◆ Work required:
Take the entries below and print, exactly, the stretch from the line containing "order: Artiodactyla" through the line containing "common name: domestic cow", both included.

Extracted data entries
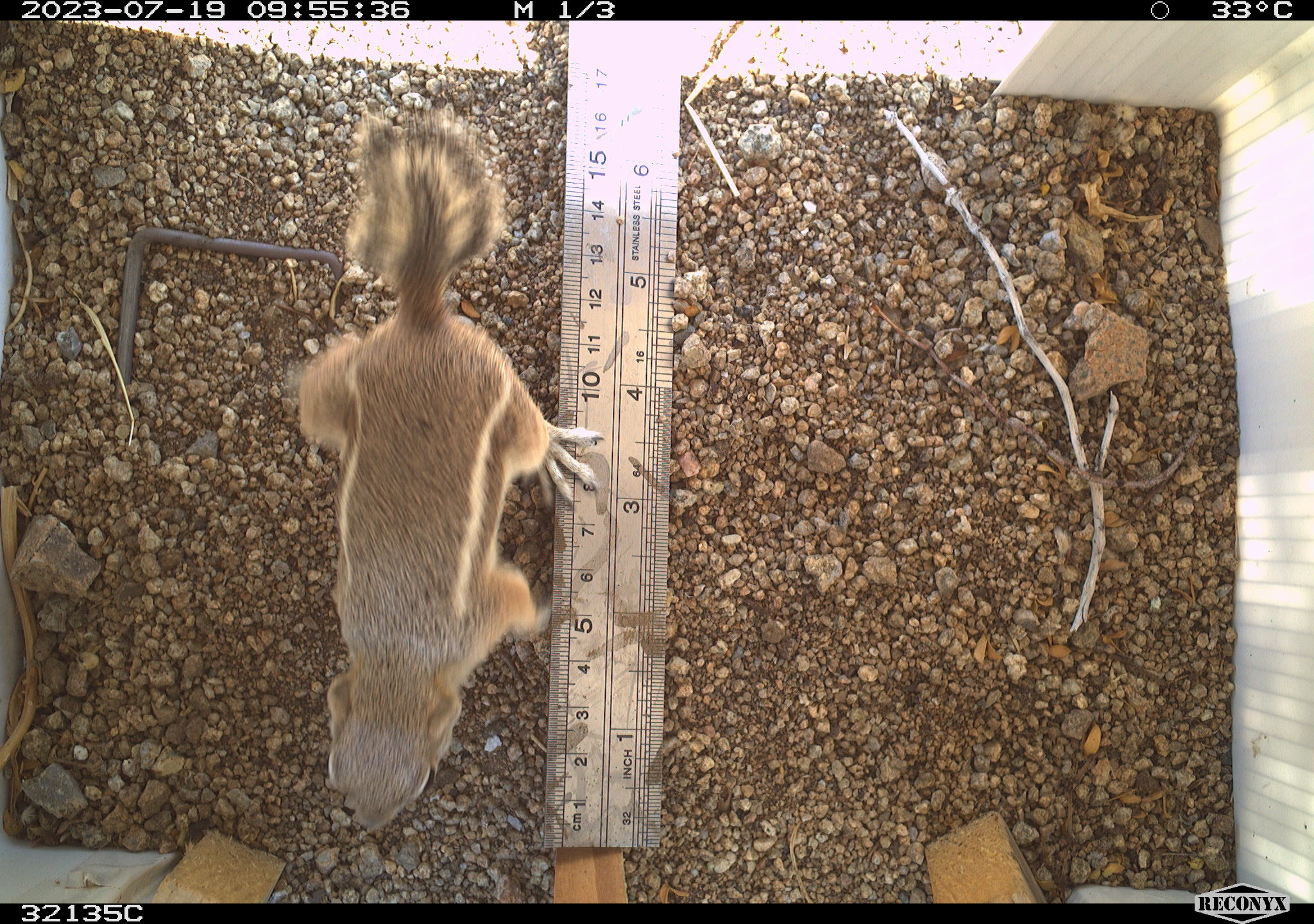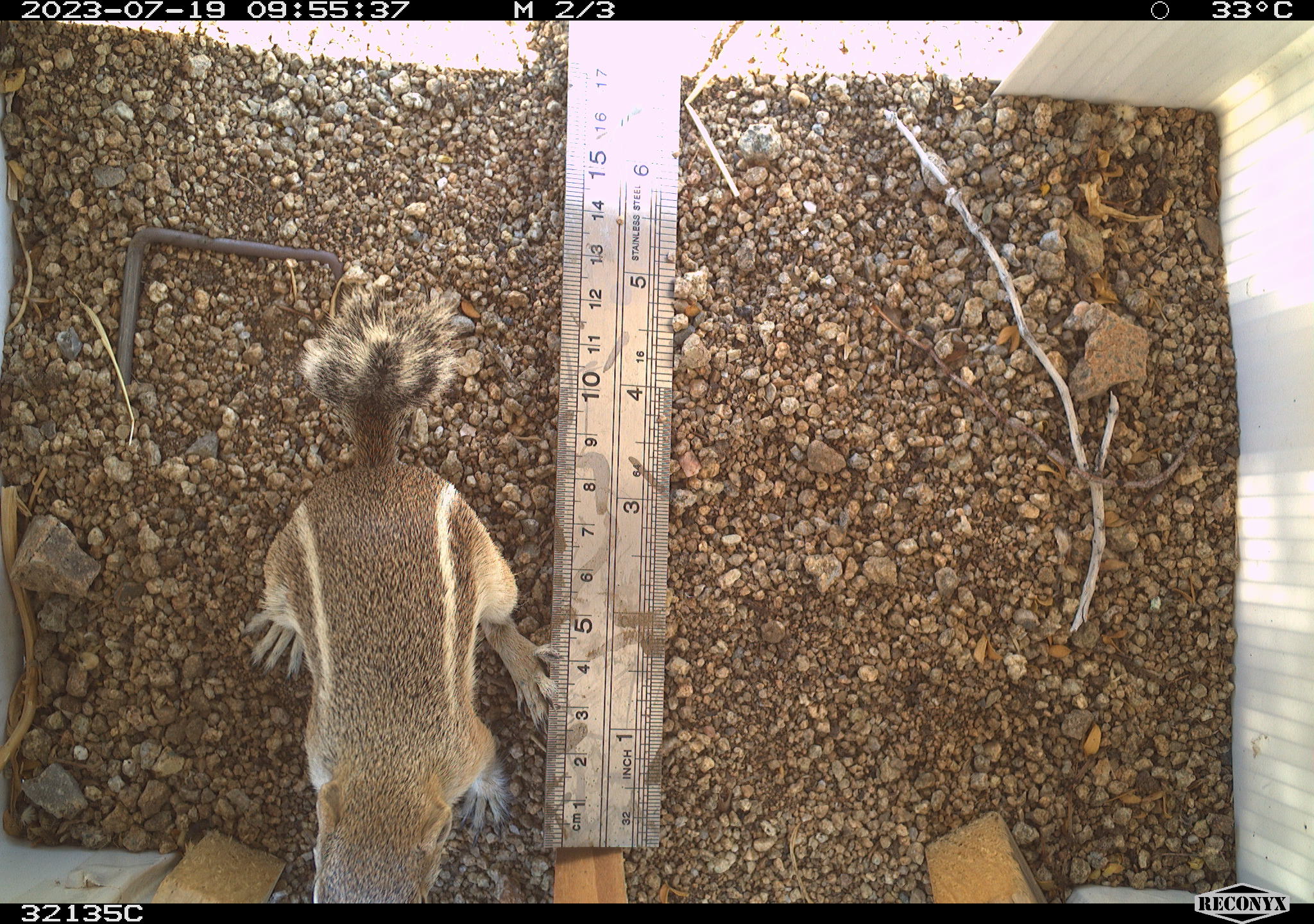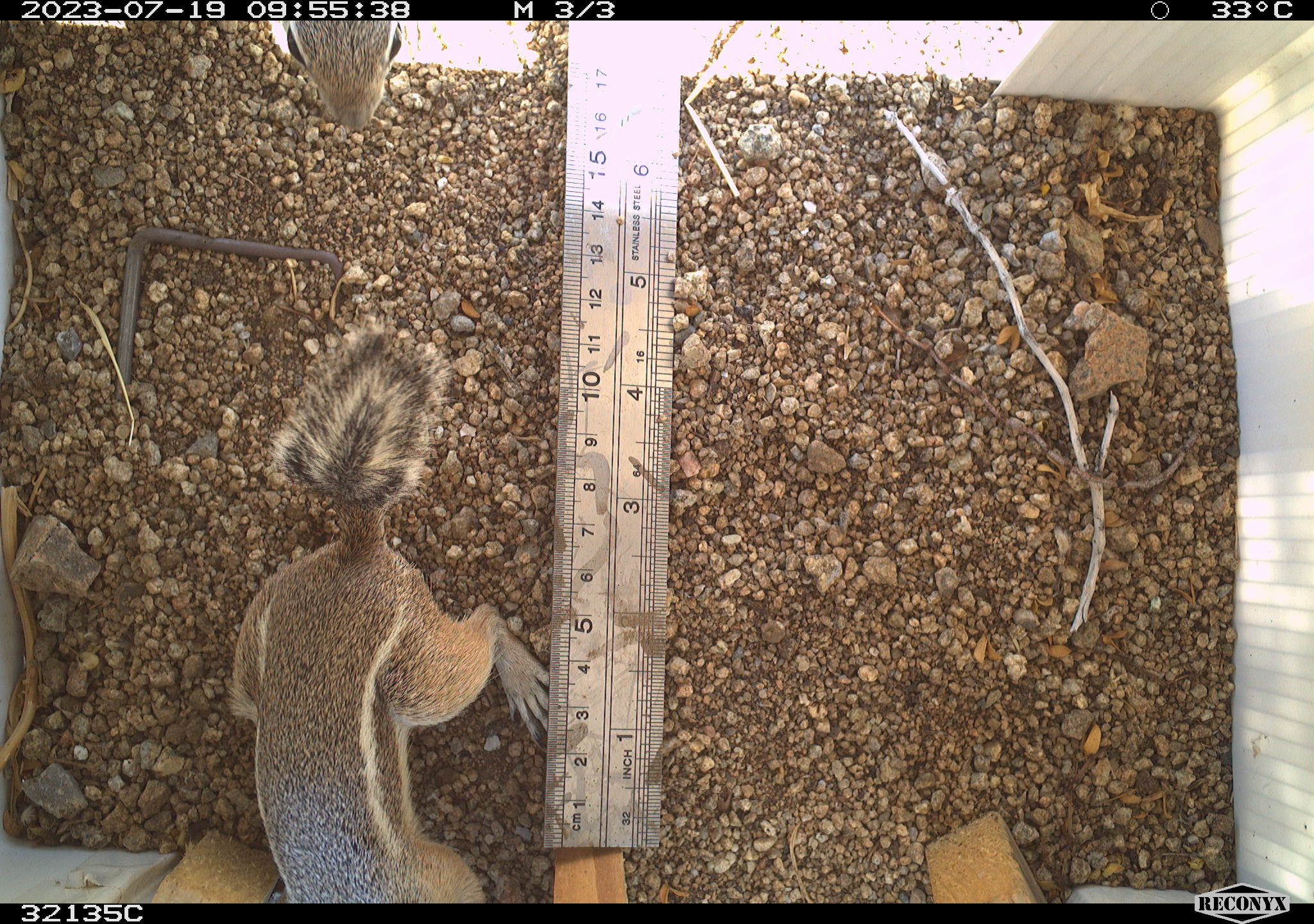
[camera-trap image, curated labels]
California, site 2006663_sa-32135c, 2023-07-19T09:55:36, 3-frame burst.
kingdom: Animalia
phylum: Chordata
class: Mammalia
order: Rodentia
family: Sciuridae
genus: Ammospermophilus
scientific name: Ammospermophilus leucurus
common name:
...
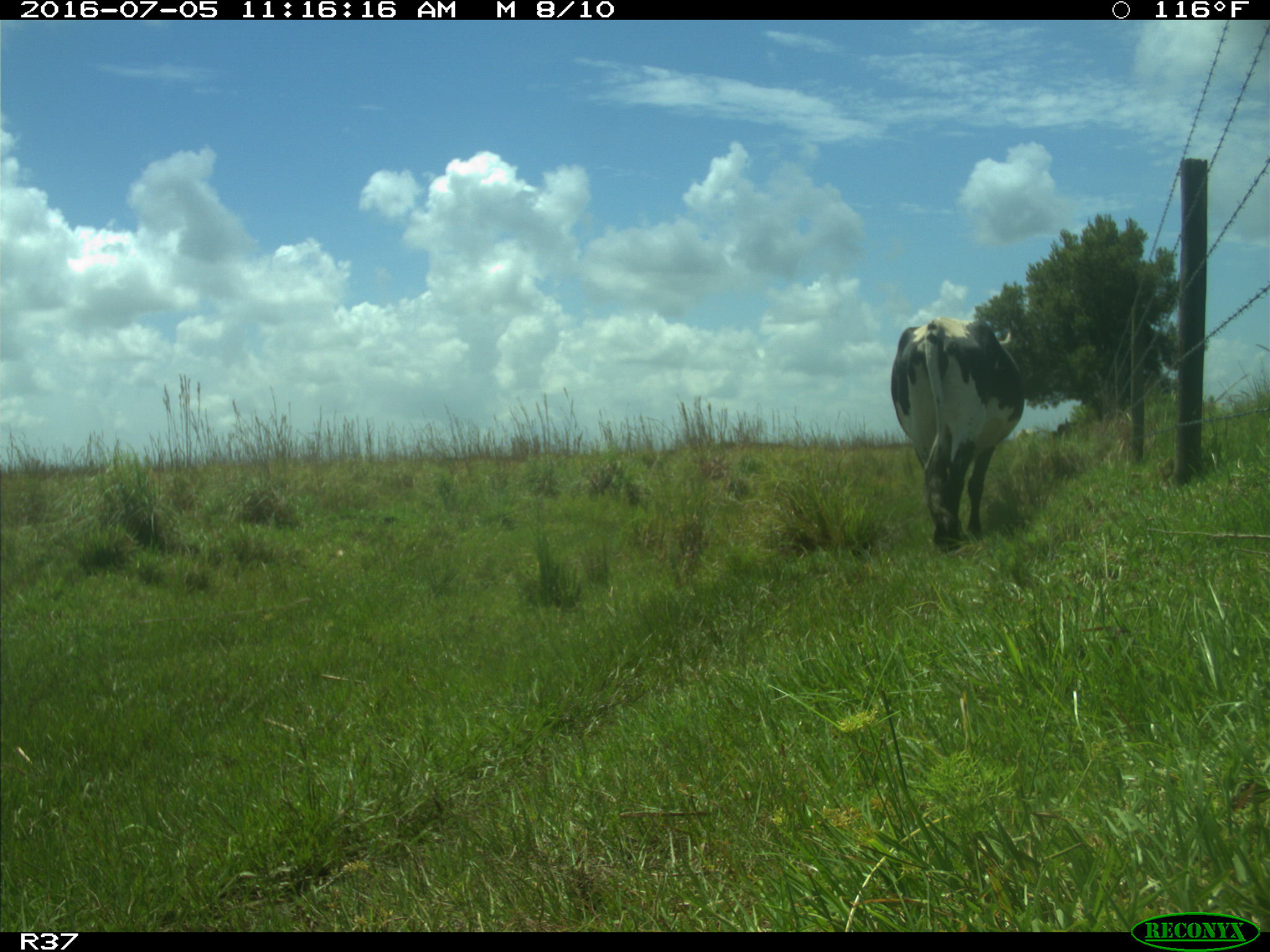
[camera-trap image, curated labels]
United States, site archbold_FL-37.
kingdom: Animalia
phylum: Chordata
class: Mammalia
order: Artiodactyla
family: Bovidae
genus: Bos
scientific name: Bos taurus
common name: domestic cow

◆ Result of the task:
order: Artiodactyla
family: Bovidae
genus: Bos
scientific name: Bos taurus
common name: domestic cow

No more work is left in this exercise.